Endoglin (CD105) contributes to platinum resistance and is a target for tumor-specific therapy in epithelial ovarian cancer

Purpose: Endoglin (CD105) is a membranous protein overexpressed in tumor-associated endothelial cells, chemoresistant populations of ovarian cancer cells, and potentially stem cells. Our objective was to evaluate the effects and mechanisms of targeting endoglin in ovarian cancer. Experimental Design: Global and membranous endoglin expression was evaluated in multiple ovarian cancer lines. In vitro, the effects of siRNA-mediated endoglin knockdown with and without chemotherapy were evaluated by MTT assay, cell-cycle analysis, alkaline comet assay, γ-H2AX foci formation, and quantitative PCR. In an orthotopic mouse model, endoglin was targeted with chitosan-encapsulated siRNA with and without carboplatin.

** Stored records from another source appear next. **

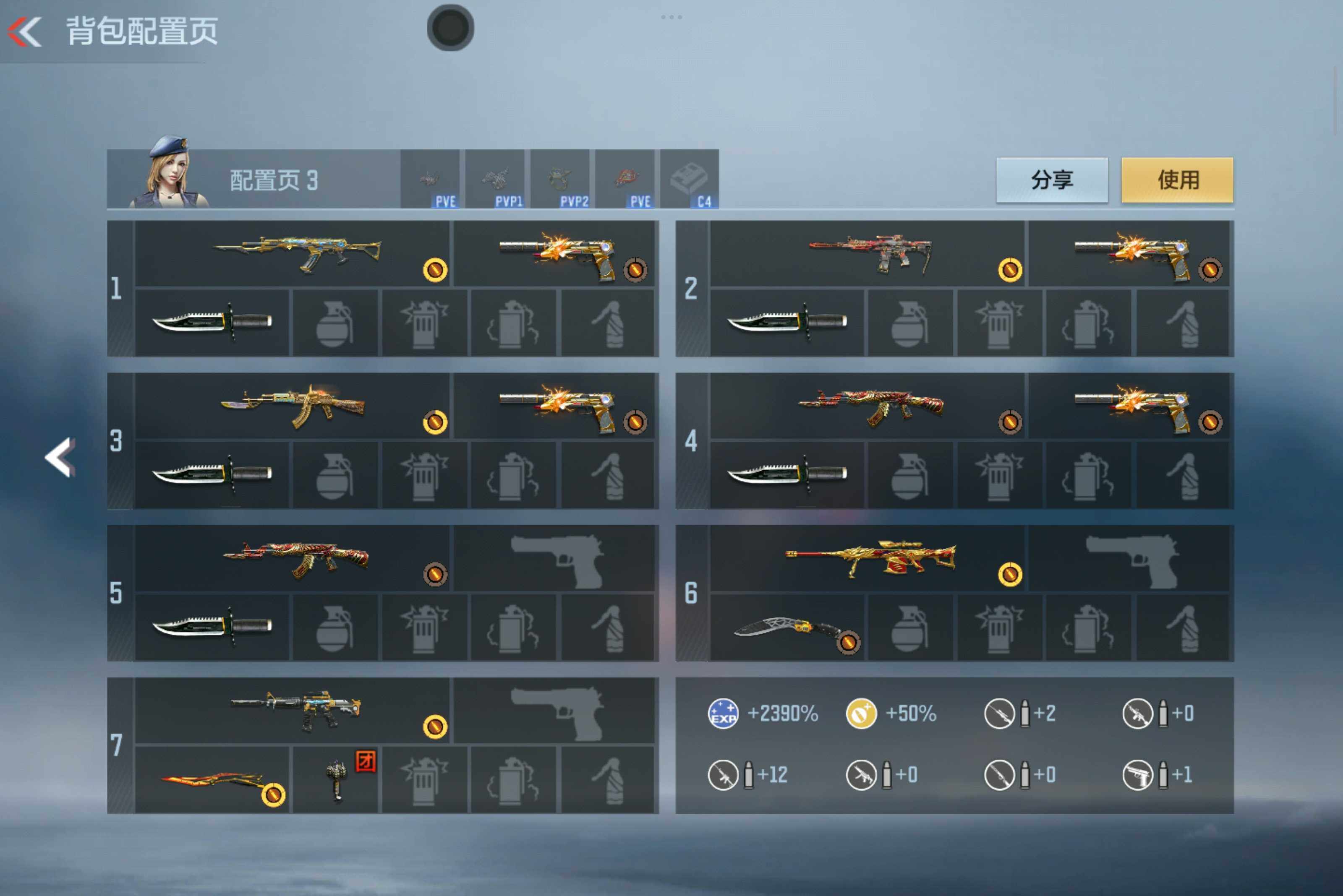 CFMXS44704枪战王者账号详情图5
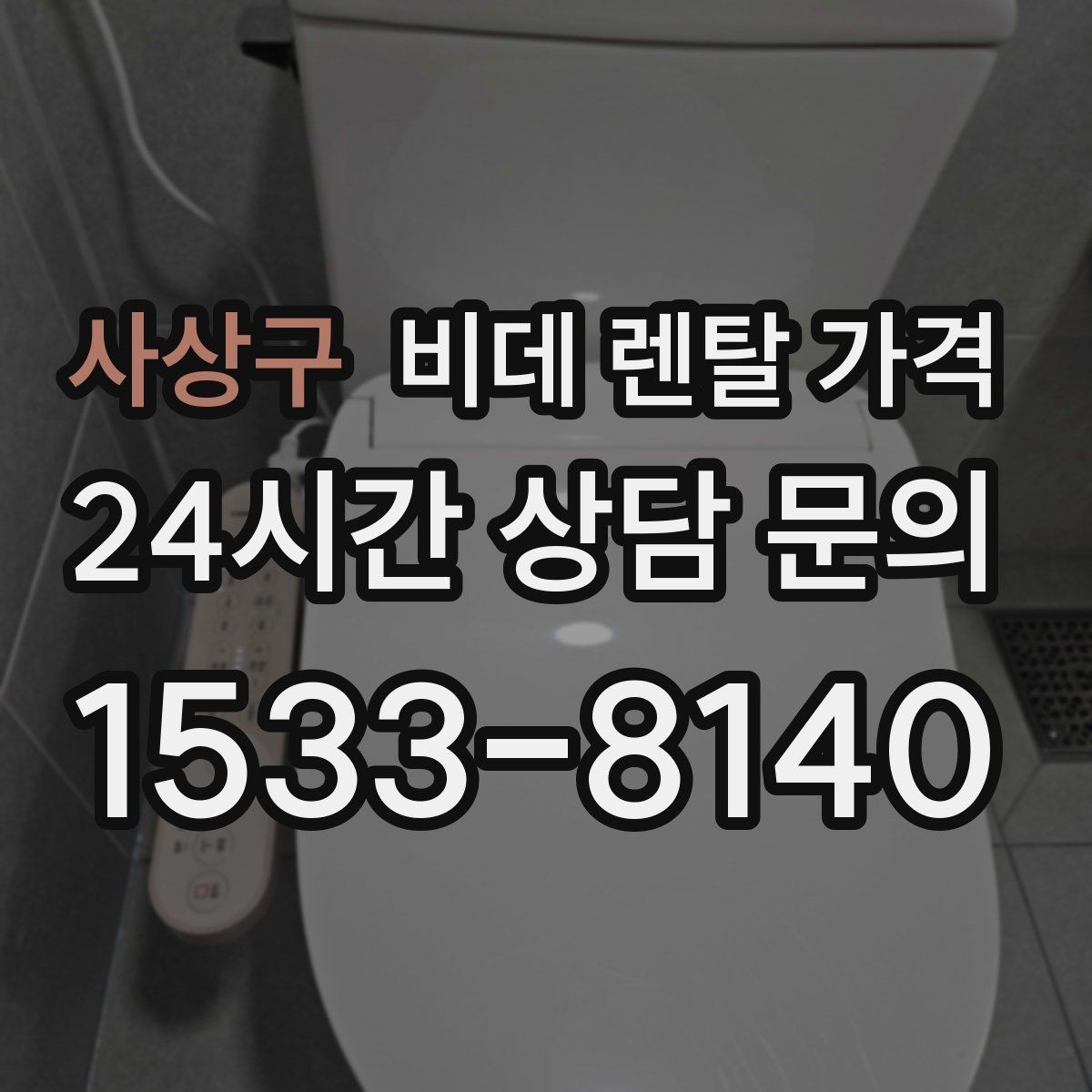 사상구 비데 렌탈 가격 렌탈과 구매 사이에서 고민할 때 볼 점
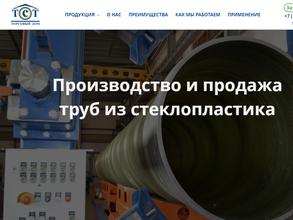 Технологии стеклопластиковых трубопроводов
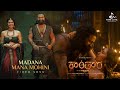 Madana Mana Mohini Kannada Video Song - Kantara Chapter 1 | Rishab Shetty, Rukmini | Hombale Films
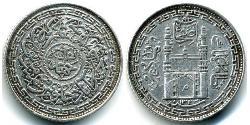 4 Anna Hyderabad (1724 - 1948) Silver 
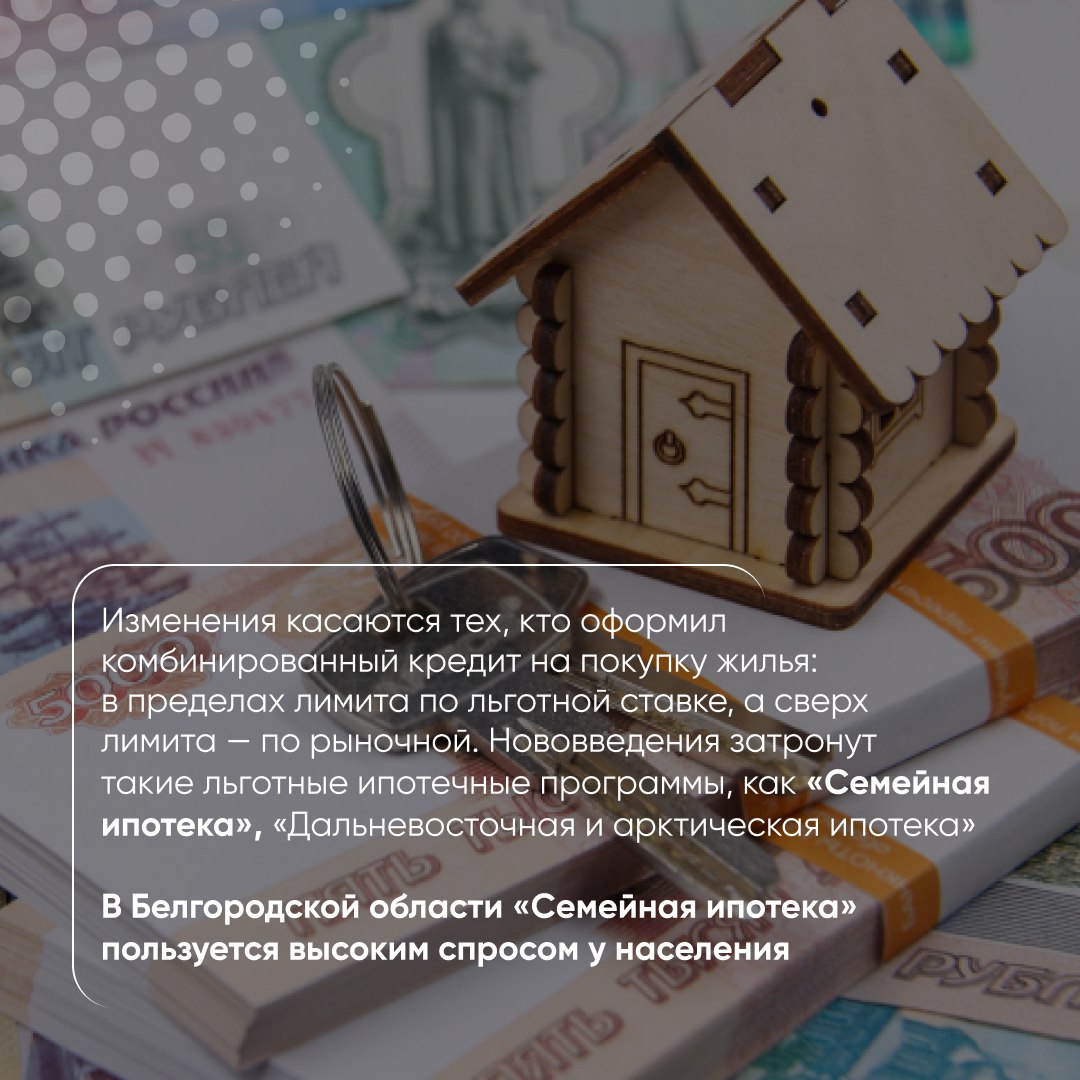 Белгородцы смогут снизить ставку по льготной комбинированной ипотеке Белгородцы смогут снизить ставку по льготной комбинированной ипотеке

Results: Endoglin expression was surprisingly predominantly cytoplasmic, with a small population of surface-positive cells. Endoglin inhibition decreased cell viability, increased apoptosis, induced double-stranded DNA damage, and increased cisplatin sensitivity. Targeting endoglin downregulates expression of numerous DNA repair genes, including BARD1, H2AFX, NBN, NTHL1, and SIRT1. BARD1 was also associated with platinum resistance, and was induced by platinum exposure. In vivo, antiendoglin treatment decreased tumor weight in both ES2 and HeyA8MDR models when compared with control (35%-41% reduction, P < 0.05). Endoglin inhibition with carboplatin was associated with even greater inhibitory effect when compared with control (58%-62% reduction, P < 0.001). Conclusions: Endoglin downregulation promotes apoptosis, induces significant DNA damage through modulation of numerous DNA repair genes, and improves platinum sensitivity both in vivo and in vitro. Antiendoglin therapy would allow dual treatment of both tumor angiogenesis and a subset of aggressive tumor cells expressing endoglin and is being actively pursued as therapy in ovarian cancer.